"Up, Up, and Away" by Jonah Keri

2014 is a difficult year for Montreal Expos fans.  It’s the 20th anniversary of the strike that hurt baseball in Montreal, and the 10th anniversary of the year the team left the city for Washington, DC.  But it doesn’t mean that the Expos aren’t still beloved by people across the country, and the rumours that Major League Baseball will come back to the city aren't going anywhere.

I grew up on the Montreal Expos.  To this day I still find it strange to watch baseball on television without French commentary.  The Expos logo factored heavily in my childhood wardrobe and I could find my way to the stadium on the Metro long before I could find the way to my hometown team on the subway.  So when I saw the book Up, Up, and Away: The Kid, the Hawk, Rock, Vladi, Pedro, le Grand Orange, Youppi!, the Crazy Business of Baseball, and the Ill-fated but Unforgettable Montreal Expos by Jonah Keri, I knew it was going to be a grand slam.

Every so often a new book about the Expos comes out and I always buy them for my dad.  But this is the first book I have found that expertly covers the history of the ball club from beginning to end.  Keri grew up in Montreal so in addition to adding the perspective of a lifelong fan, he seems to have interviewed everyone he could find ever attached to the club, including the people responsible for some of our more negative memories.  Players, owners, politicians, fans, all of their perspectives are brought to the book.

I was born after the Expos came to Montreal so most of the first half of the book was all new information to me and filled in the stories my dad told me of the team growing up.  But the second half was a beautiful stroll down memory lane.  My husband sat on the couch next to me as I yelled out names (“Andres Galaraga!”, “Delino DeShields!”) and we reminisced of many great baseball memories.
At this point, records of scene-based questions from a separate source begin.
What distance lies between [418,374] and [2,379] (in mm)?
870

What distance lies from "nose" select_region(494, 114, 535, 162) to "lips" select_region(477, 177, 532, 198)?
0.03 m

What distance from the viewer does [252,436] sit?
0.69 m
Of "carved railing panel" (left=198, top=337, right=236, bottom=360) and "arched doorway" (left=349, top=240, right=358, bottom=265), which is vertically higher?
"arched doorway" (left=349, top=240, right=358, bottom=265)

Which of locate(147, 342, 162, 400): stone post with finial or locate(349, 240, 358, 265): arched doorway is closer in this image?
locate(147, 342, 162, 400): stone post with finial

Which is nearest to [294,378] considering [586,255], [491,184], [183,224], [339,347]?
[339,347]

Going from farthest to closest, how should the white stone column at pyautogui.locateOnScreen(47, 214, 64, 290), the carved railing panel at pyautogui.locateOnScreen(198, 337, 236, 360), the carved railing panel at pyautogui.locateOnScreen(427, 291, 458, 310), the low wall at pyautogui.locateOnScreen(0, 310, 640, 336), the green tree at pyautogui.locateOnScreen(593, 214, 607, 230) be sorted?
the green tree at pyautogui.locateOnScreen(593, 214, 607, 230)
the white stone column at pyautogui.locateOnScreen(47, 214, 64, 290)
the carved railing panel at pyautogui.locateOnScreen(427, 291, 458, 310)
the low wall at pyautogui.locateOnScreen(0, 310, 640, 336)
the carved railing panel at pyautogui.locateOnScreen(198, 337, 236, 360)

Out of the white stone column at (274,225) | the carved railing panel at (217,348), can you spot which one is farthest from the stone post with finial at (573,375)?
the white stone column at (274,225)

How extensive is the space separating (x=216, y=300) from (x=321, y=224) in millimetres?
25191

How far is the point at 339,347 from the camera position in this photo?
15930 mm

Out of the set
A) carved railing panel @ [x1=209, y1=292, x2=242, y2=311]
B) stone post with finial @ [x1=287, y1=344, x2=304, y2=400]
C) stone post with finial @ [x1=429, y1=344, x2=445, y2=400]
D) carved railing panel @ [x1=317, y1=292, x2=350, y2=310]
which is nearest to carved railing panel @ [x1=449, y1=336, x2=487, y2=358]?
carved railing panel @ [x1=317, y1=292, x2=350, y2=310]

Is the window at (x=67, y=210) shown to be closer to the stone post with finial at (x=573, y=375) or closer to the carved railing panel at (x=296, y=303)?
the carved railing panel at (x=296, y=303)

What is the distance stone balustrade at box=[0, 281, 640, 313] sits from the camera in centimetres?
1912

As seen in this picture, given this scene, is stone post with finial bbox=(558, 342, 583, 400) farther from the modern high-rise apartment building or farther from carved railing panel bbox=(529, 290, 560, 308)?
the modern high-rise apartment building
There are so many great stories directly from the players, the anecdotes are the strength of this book.  I also loved the inclusion of the drawings from Montreal editorial cartoonist Aislin and extras like the collection of French baseball terms.  I only wish there had been more photographs than what were included, I feel as though there was so much more that needed to be in pictures.


This book is a love letter to a team and to a city and anyone interested in baseball will appreciate it.  You don’t have to be an Expos kid like me to enjoy the book, it’s also about the business of sport, what goes on off the field to bring it to us, and the dedication of those who watch.  Five out of five stars to this book, not just for the memories, but also for the accomplishment of putting the whole story of the Expos to paper.

I received a copy of this book courtesy of Random House of Canada.  The opinions expressed above are purely my own.